Saturday, December 18, 2010

Visualization of the data and animation - part II

I had written a piece earlier about Hans Rosling's animation of country-level data using the Gapminder tool. Here are some more examples of some extremely cool examples of data animation.

At the start of this series, there is more animation from the Joy Of Stats program that Rosling hosted in the BBC. The landing page is a link that shows the plotting of crime data in downtown San Francisco and how this visual overlay on the city topography provides some valuable insights on where one might expect to find crime. This is a valuable tool for police departments (to try and prevent crime that is local to an area and has some element of predictability), residents (to research neighbourhoods before they buy property, for example) and tourists (who might want to doublecheck a part of the city before deciding on a really attractive hotel deal). The researchers who have created this tool that maps the crime data to maps. The researchers in the clip talk about how tools such as this can be used to improve citizen power and government accountability. Another good example of crime data, this time reported by Police Departments across the US can be found here. Finally, towards the end of the clip, the researchers go on to mention what could be the Holy Grail of this kind of visualization. They talk about how real-time data put up on social media and networking sites like Facebook and Twitter (geo-tagged perhaps) could provide a real-time feed into these maps. Now this would have been certainly in the realm of science fiction only a few years back but suddenly now it doesn't seem as impossible.

The San Francisco crime mapping link has a few other really impressive videos as you scroll further down. I really like the one of Florence Nightingale, whose graphs during the Crimean war helped reveal important insights on how injuries and deaths were occurring in hospitals. It is interesting to know that Lady of the Lantern was not just renowned for tending for the sick, but also was a keen student of statistics. Her graphs of deaths which were accidental, caused by war injuries and wounds and finally those that were preventable (and caused by poor hygiene that was quite prevalent at the time) created a very powerful imagery of the high incidence of preventable deaths and the need to address this area with the right focus.

---

[Tasks to complete]:
(A) Answer these questions using the post on data animation:
(i) What is the name of the program that Rosling hosted on the BBC?
(ii) Which two social networking sites does the post name as possible sources of real-time data for crime maps?
(iii) During which war did Florence Nightingale's graphs reveal insights about deaths in hospitals?
(B) Resume the post on data animation, picking up right after its last sentence.
The listing that comes next has no connection to the post on data animation.

---

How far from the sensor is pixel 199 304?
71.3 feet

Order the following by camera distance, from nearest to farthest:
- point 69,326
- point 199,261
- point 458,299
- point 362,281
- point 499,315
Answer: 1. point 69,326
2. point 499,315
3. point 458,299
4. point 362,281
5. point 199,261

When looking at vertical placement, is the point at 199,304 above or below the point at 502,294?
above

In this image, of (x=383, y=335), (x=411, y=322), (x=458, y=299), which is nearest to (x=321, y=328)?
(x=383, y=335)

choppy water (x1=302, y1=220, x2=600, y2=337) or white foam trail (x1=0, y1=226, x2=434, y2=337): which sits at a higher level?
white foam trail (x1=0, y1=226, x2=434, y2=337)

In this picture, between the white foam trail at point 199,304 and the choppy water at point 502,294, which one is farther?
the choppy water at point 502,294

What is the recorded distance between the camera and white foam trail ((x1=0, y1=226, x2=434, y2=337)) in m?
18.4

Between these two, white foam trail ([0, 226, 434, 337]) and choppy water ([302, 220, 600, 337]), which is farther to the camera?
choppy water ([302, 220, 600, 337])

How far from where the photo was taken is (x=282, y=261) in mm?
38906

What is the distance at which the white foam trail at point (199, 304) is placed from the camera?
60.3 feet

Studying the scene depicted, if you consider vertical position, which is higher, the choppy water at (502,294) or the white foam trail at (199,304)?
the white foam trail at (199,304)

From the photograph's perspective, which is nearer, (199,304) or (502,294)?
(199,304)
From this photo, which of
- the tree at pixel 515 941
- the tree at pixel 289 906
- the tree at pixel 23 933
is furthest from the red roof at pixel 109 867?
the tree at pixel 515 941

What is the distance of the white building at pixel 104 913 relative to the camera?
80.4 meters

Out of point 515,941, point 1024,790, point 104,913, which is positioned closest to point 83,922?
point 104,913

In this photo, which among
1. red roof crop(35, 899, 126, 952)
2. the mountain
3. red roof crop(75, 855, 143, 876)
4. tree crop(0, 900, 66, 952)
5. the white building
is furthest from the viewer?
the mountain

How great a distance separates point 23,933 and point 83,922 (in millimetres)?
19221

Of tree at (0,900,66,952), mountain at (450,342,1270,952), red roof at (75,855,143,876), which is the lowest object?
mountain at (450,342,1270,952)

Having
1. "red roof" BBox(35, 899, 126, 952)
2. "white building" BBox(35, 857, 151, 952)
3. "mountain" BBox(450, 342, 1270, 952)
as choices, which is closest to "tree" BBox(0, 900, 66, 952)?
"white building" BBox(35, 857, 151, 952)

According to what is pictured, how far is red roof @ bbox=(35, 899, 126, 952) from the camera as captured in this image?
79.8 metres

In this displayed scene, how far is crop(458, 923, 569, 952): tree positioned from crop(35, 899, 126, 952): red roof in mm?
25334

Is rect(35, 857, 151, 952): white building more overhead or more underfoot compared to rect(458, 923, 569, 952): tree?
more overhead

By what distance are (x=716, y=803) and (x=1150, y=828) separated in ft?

---

[Task-by-task results]:
(A)
(i) Joy Of Stats
(ii) Facebook and Twitter
(iii) The Crimean war

(B)
Why is visualization and animation of data helpful and such a critical tool in the arsenal of any serious data scientist? For a few reasons.

For one, it helps tell a story way better than equations or tables of data do. That is so essential to convey the message to people who are not necessarily experts who have insight into the tables, but are important influencers and stakeholders nevertheless who need to be educated on the subject being conveyed. Think of it as how an advertisement (either picture or moving image) is more powerful in conveying the strength of a brand as compared to boring old text.
The other reason, in my opinion, is that graphical depiction and visualization of the data allows the powerful human brain (which is far more powerful than any computer at pattern recognition) to take over the part of data analysis that the human brain is really good at and computers generally not so good at. This is forming hypotheses on-the-fly about the data being displayed and reaching conclusions based on visual patterns in the data. Also the ability to hook into remote memory banks within our brains and form linkages. While Machine Learning and AI are admirable goals, there is still some way to go before computers can match the sheer ingenuity and flexibility of thought that the human brain possesses.